A member of Syria’s Turkmen minority, Silo said his decision to speak out now was based on disillusionment with the structure of the SDF, which was dominated by Kurdish YPG fighters at the expense of Arab, Turkmen and Assyrian allies, as well as the outcome in Raqqa, where he said a city had been destroyed but not the enemy.
The Raqqa talks took place between a Kurdish SDF commander, Sahin Cilo, and an intermediary from Islamic State whose brother-in-law was the Islamic State “emir” in Raqqa, Silo said.
After they reached agreement Cilo headed to a U.S. military base near the village of Jalabiya. “He came back with the agreement of the U.S. administration for those terrorists to head to Deir al-Zor,” Silo said.
The coalition said two weeks ago that one of its leaders was present at the talks but not an active participant in the deal which it said was reached “despite explicit coalition disagreement with letting armed ISIS terrorists leave Raqqa”.

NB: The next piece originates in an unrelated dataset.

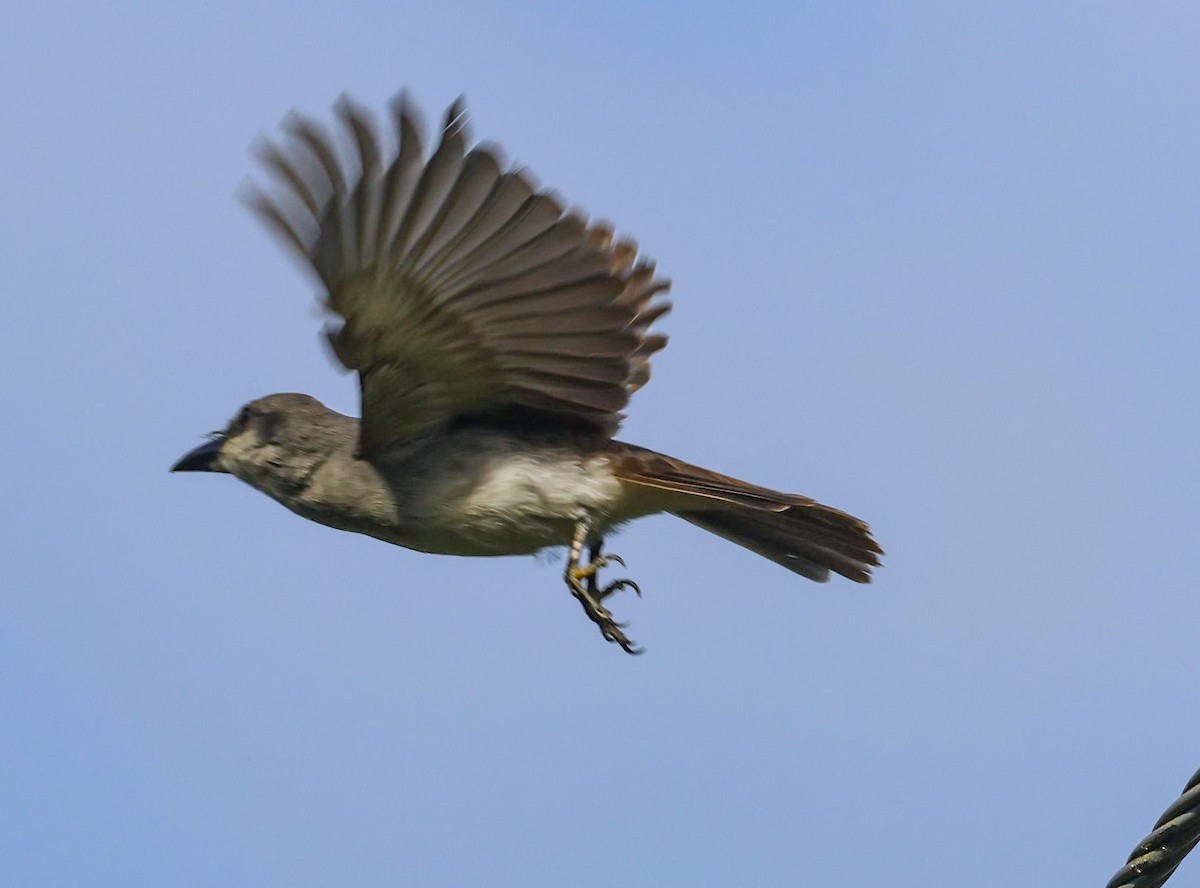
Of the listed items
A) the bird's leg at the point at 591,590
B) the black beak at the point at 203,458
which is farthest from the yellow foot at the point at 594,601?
the black beak at the point at 203,458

ISIS re-enters Syria’s Idlib after clashes: monitor
Civil defense members inspect the damage at a site hit by airstrikes on Tuesday, in the town of Khan Sheikhoun in rebel-held Idlib. (File photo: Reuters)
AFP, Beirut
The ISIS group has seized territory in Syria’s Idlib province after clashes with rival militants, nearly four years after being expelled from the region, a monitor said on Friday.
The Britain-based Syrian Observatory for Human Rights said ISIS had captured the village of Bashkun after clashes with Hayat Tahrir al-Sham (HTS), a force dominated by a former Al-Qaeda affiliate.

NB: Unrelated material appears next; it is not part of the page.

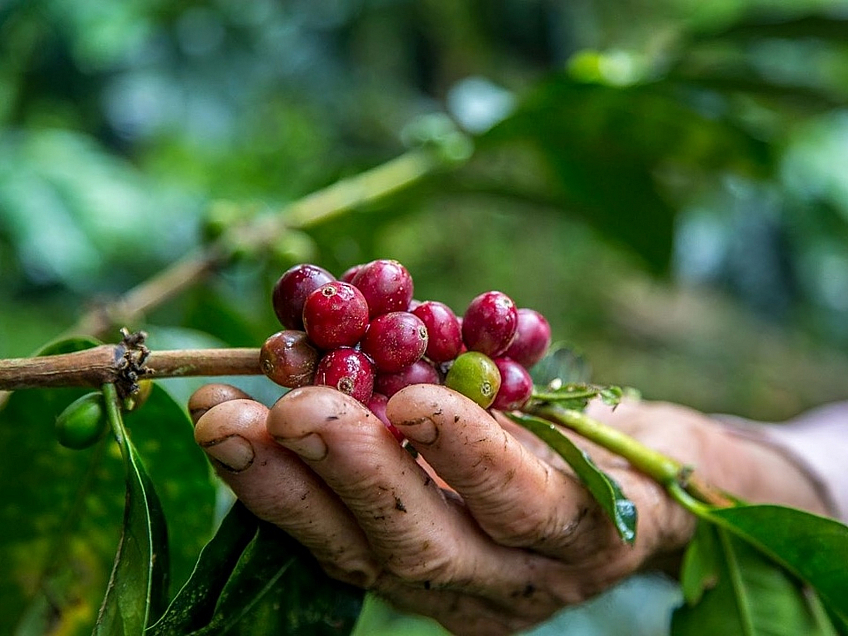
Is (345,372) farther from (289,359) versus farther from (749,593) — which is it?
(749,593)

The capture comes after days of fighting between ISIS and HTS in neighbouring Hama province, during which ISIS captured a string of villages in the northeast of the region, the Observatory said.

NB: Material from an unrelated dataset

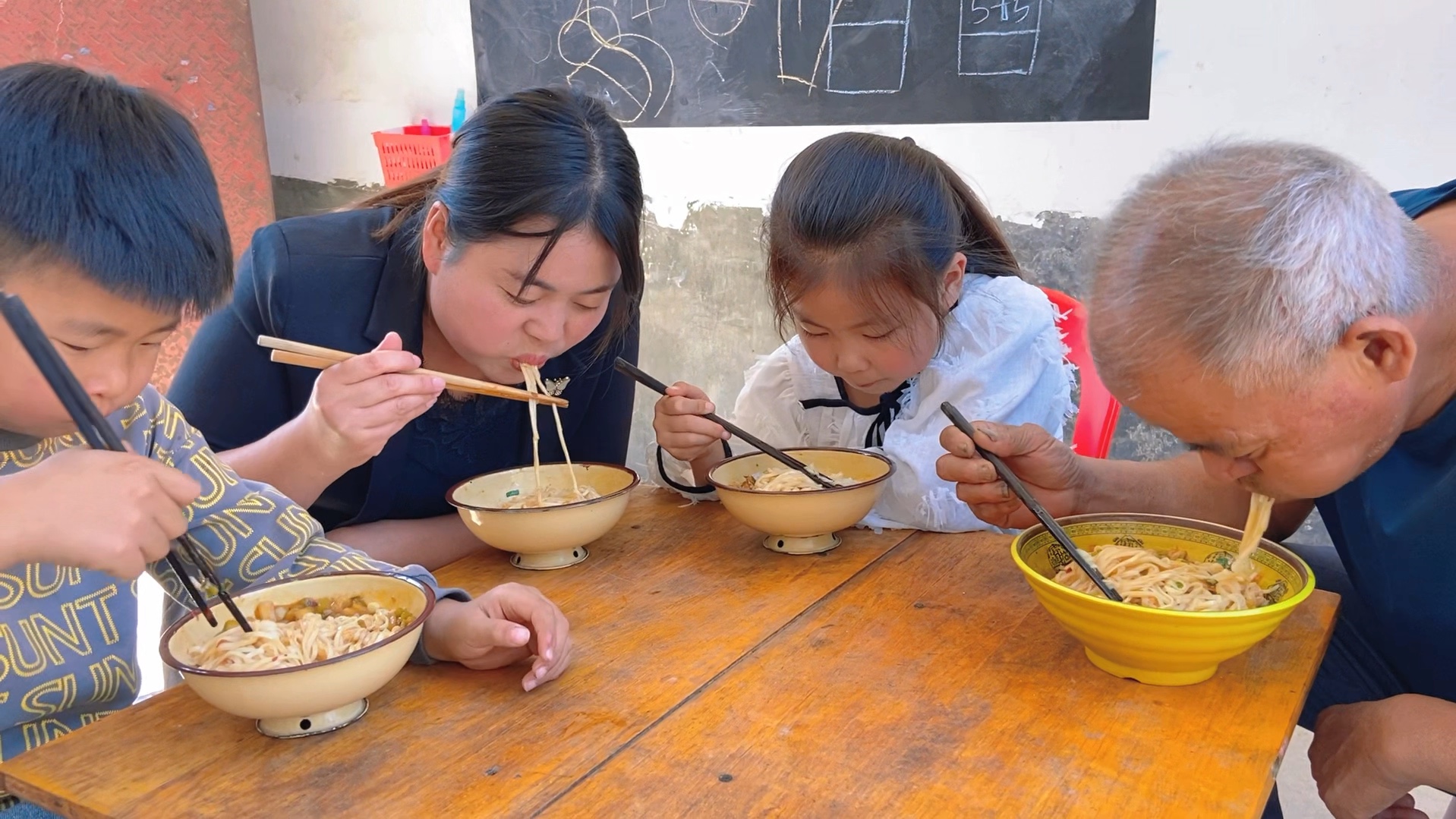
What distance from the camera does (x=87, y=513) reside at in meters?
1.08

The capture of Bashkun puts ISIS back in Idlib nearly four years after it was first expelled from the province in northwestern Syria after battles with rival militants and rebel groups.
ISIS has seen the so-called “caliphate” it declared in 2014 across parts of Syria and Iraq crumble in recent weeks, losing key cities such as Raqa and Mosul.
It now holds just a few patches of territory in Syria, and on Saturday Iraq’s prime minister declared the war against the jihadist group in his country was now over.
More than 340,000 people have been killed in Syria’s multi-faceted war since the conflict began with anti-government protests in March 2011.
American's, allegedly, have 2000 troops in Syria - 4 times as many as previously reported, and an unknown number of 'contractors'. All are there, allegedly, fighting ISIS. The middle report above makes it clear that the Americans are not just fighting ISIS, but are attempting to ensure that Assad does not win back control of Syria.
There are a couple of possible reasons for this: 1. They want to reduce Iran's influence in the region; 2. Saudi Arabia wants to reduce Iran's influence in the region; 3. They want to prolong the fighting for commercial reasons.
Whatever the reason, Europe should be screaming blue murder at the prolonging of the civil war. Many a Syrian migrant in Europe would go home if it was safe to do so, even to a destroyed country. At least, the flow of war refugees would slow. Is it the BS report that Assad was responsible for using chemical weapons in Khan Sheikoun that has them refusing to allow Assad to be part of a Syrian solution?